Lancet Reg Health Eur ; 18: 100410, 2022 Jul.
Article in English | MEDLINE | ID: covidwho-1867455

ABSTRACT

Background: Pregnant individuals with coronavirus disease 2019 (COVID-19) are at increased risk of severe disease, prematurity, and stillbirth. In March 2021, vaccination for at risk pregnant women was recommended in Switzerland, expanding this to all pregnant women in May 2021. Our aim was to assess the safety of mRNA COVID-19 vaccines in pregnancy. Methods: This multicentre prospective cohort study describes early adverse events and perinatal outcomes in pregnant women who received at least one dose of mRNA vaccine between March 1st and December 27th, 2021 in Switzerland, using the COVI-PREG registry. Early adverse events were collected at least one month following vaccine administration. Pregnancy and neonatal outcomes were extracted from medical records using the maternity discharge letters providing follow-up information up to 5 days after birth. Findings: Of 1012 vaccinated women, 894 (88·3%) received both injections during pregnancy, with BNT162b2 (n = 271) or mRNA-1273 (n = 623) vaccines.

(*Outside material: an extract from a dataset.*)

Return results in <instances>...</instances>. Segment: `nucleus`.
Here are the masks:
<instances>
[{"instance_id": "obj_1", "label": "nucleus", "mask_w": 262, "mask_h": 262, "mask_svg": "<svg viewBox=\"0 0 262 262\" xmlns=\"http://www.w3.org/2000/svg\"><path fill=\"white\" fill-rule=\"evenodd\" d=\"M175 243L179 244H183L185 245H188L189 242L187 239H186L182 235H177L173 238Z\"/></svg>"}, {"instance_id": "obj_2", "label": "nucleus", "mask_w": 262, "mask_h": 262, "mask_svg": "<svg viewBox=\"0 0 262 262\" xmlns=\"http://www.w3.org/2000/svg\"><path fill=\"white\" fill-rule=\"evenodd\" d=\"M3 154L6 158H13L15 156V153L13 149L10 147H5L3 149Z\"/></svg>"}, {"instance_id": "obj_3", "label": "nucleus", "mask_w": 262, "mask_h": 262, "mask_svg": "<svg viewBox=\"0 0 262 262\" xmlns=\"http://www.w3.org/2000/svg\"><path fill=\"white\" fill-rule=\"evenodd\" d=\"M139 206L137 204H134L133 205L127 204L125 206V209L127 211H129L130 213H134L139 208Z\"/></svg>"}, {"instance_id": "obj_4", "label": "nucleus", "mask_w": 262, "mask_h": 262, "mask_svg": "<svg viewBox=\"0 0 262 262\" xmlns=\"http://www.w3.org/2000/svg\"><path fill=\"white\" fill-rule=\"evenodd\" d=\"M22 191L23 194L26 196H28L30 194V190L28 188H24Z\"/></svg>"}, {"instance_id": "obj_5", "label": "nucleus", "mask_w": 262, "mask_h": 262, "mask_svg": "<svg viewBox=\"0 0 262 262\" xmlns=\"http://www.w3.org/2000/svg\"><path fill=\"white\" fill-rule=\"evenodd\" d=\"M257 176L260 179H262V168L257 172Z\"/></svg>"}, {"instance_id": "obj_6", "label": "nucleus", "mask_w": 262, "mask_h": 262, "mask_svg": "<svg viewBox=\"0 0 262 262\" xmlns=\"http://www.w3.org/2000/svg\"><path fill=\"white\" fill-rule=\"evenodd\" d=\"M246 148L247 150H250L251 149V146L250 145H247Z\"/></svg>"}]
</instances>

Local events (mainly local pain) were reported in 81·3% and 80·5% after the first and second doses. Rates of systemic reactions (mainly fatigue and headache) were similar after the first dose and most frequent after the second dose of mRNA-1273. Of the 1012 women, four (0·4%; 95%CI [0·1-1·0]) severe early adverse events occurred: pulmonary embolism, preterm premature rupture of membranes, isolated fever with hospitalisation, and herpes zoster. Of 107 patients vaccinated before 14 weeks, one (0·9%; 95%CI [0·0-5·1]) early spontaneous abortions was reported (8 weeks). Of 228 vaccinated before 20 weeks one (0·4%; 95%CI [0·0-2·4]) late spontaneous abortion was reported (16 weeks). Of 513 women exposed before 37 weeks, 33 (6·4%; 95%CI [4·5-8·9]) delivered preterm. Among 530 patients exposed in pregnancy, no stillbirth was reported and 25 (4·7%; 95%CI [3·0-6·8]) neonates were admitted to intensive care unit. Interpretation: Frequent local and systemic effects were described after exposure to mRNA COVID-19 vaccines during pregnancy but severe events were rare. Women vaccinated during pregnancy did not experience higher adverse pregnancy or neonatal outcomes when compared to historical data on background risks in the obstetric population. Funding: This research was funded by a grant from the Swiss Federal Office of Public Health and the CHUV Foundation.